Although Iran’s hijab rules are stringently enforced and all Iranian women must abide by them, whether they are religious-minded or don’t wish to be veiled, hard-line clerics, government-affiliated ideologues and the state media continue to lecture the public about the need for these standards and complain about laxity in their observance in the public spaces, saying it does society ethical harm.

Elham Gheytanchi, an associate professor of sociology at Santa Monica College, argues that in Iran, “hijab has nothing to do with morality, religion or ethics” but is “what the political elite wants, and it is how they came to power.”

“Making hijab mandatory for all means that the regime governs your most private realm and is present everywhere. If it had to do with religion, it would have been a private matter between women and their God. But the Iranian government has declared itself as the force of God and their legitimacy depends on it,” she told Al-Monitor.

Every year, multiple national events, conferences, music and film productions, hundreds of hours of TV programming and online campaigns are devoted to proselytizing on an issue the Iranian government has made into a national security matter. In 2017, the noted human rights lawyer Nemat Ahmadi said a staggering sum of $193 million is spent on hijab-related promotional activities every year.

Iran’s morality police are often accused of using excessive force against women deemed to be in violation. Self-appointed vigilantes and religious traditionalists who are not commissioned by the government but feel empowered by its discourse also approach women on the street to aggressively correct their dress code compliance.

The government’s hijab rhetoric has become decidedly more aggressive under Raisi, pitting groups of people against each other and fueling hostile debates on social media. Some Iranians say the Islamic Republic has invested so heavily in the issue that it has aligned its legitimacy with women keeping their headscarves on. Others argue because the administration is unable to address the country’s economic and foreign policy deficiencies, it has taken to distracting the people by amplifying a minor issue.

The patriarchal nature of Iranian society also plays a role in the pressure against women.

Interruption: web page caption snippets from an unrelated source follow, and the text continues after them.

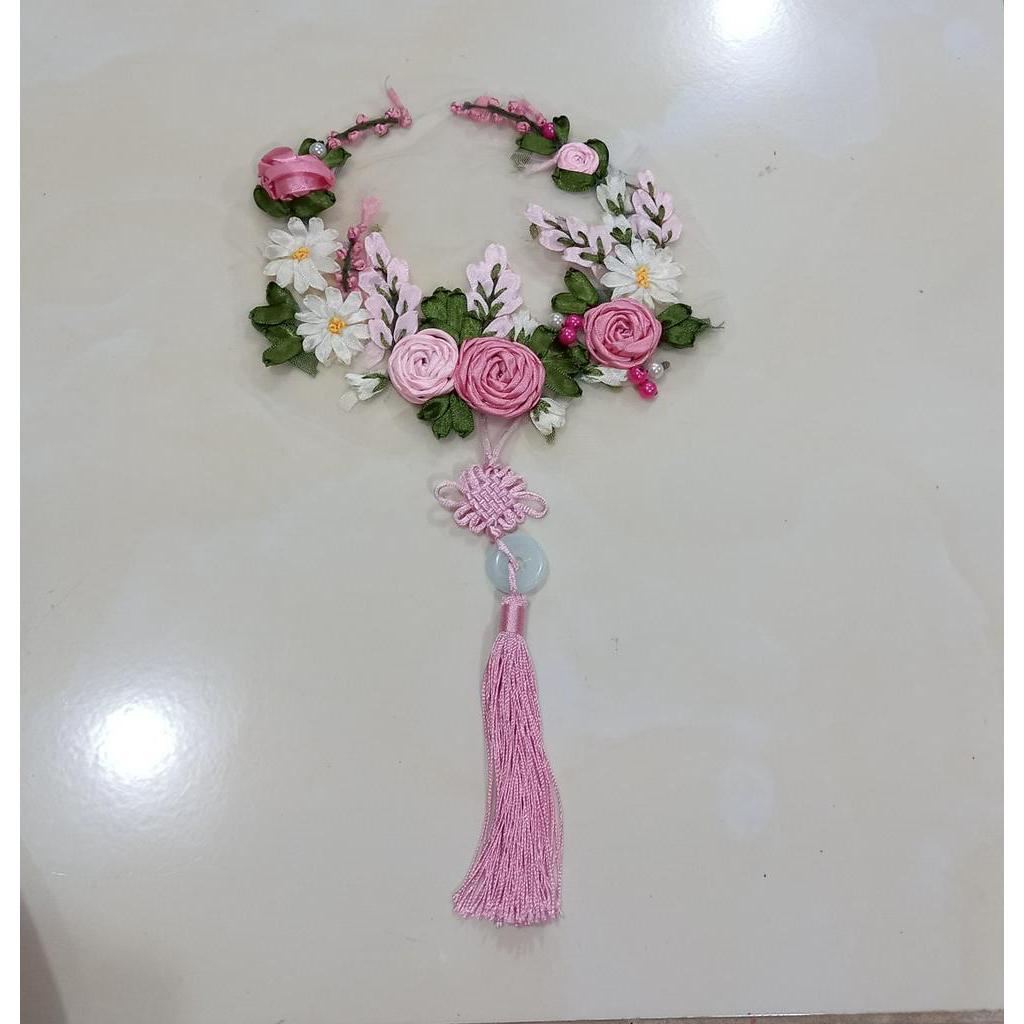 Tròn thêu hoa ruy băng kèm dây trang trí áo dài xinh xắn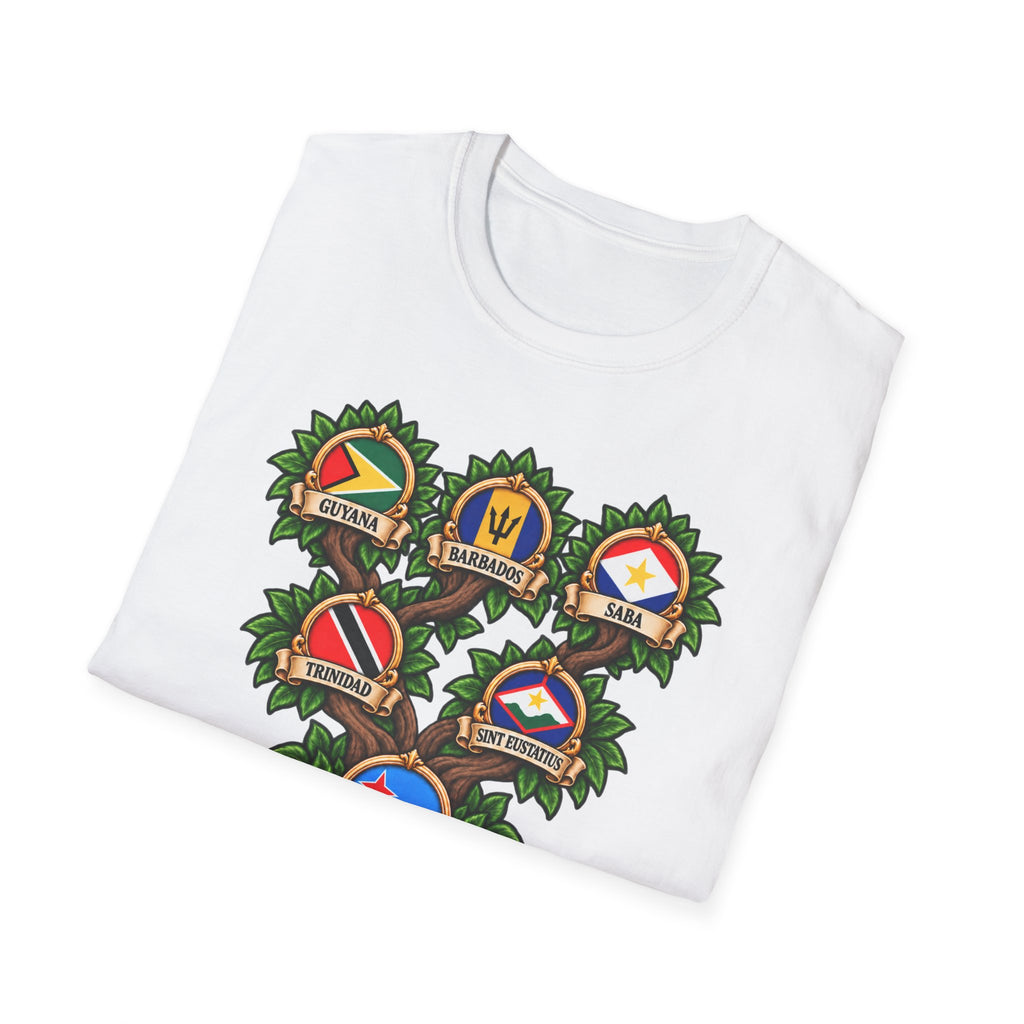 Personalized Family Roots T-Shirt — Custom Ancestry Tree With Flags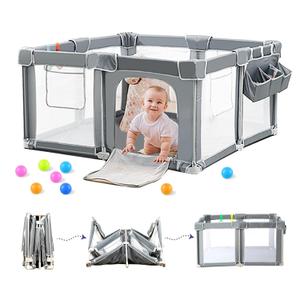 CAPAKIDS Foldable Baby Playpen 59"71" with Mat, Out-of-The-Box Ready Playpen for Babies and Toddlers, Portable Play Yard with Breathable Mesh & Gates, Storage Bag & 4 Handlers for Indoor & Outdoor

Zahra Tizro, a senior lecturer in psychology at the University of East London, told Al-Monitor that many Iranian women have resisted these oppressive policies over the years since the revolution, but with little support. “We often hear how families themselves, especially the males, enforce a system of command and control on female members of their families, sometimes using more aggressive behaviors such as domestic violence, honor killings and so on, and there are no strong reactions against such inequalities,” she said, concluding, “It seems to me that religious traditionalism is deeply rooted and entrenched in cultural and social discourses and practices.”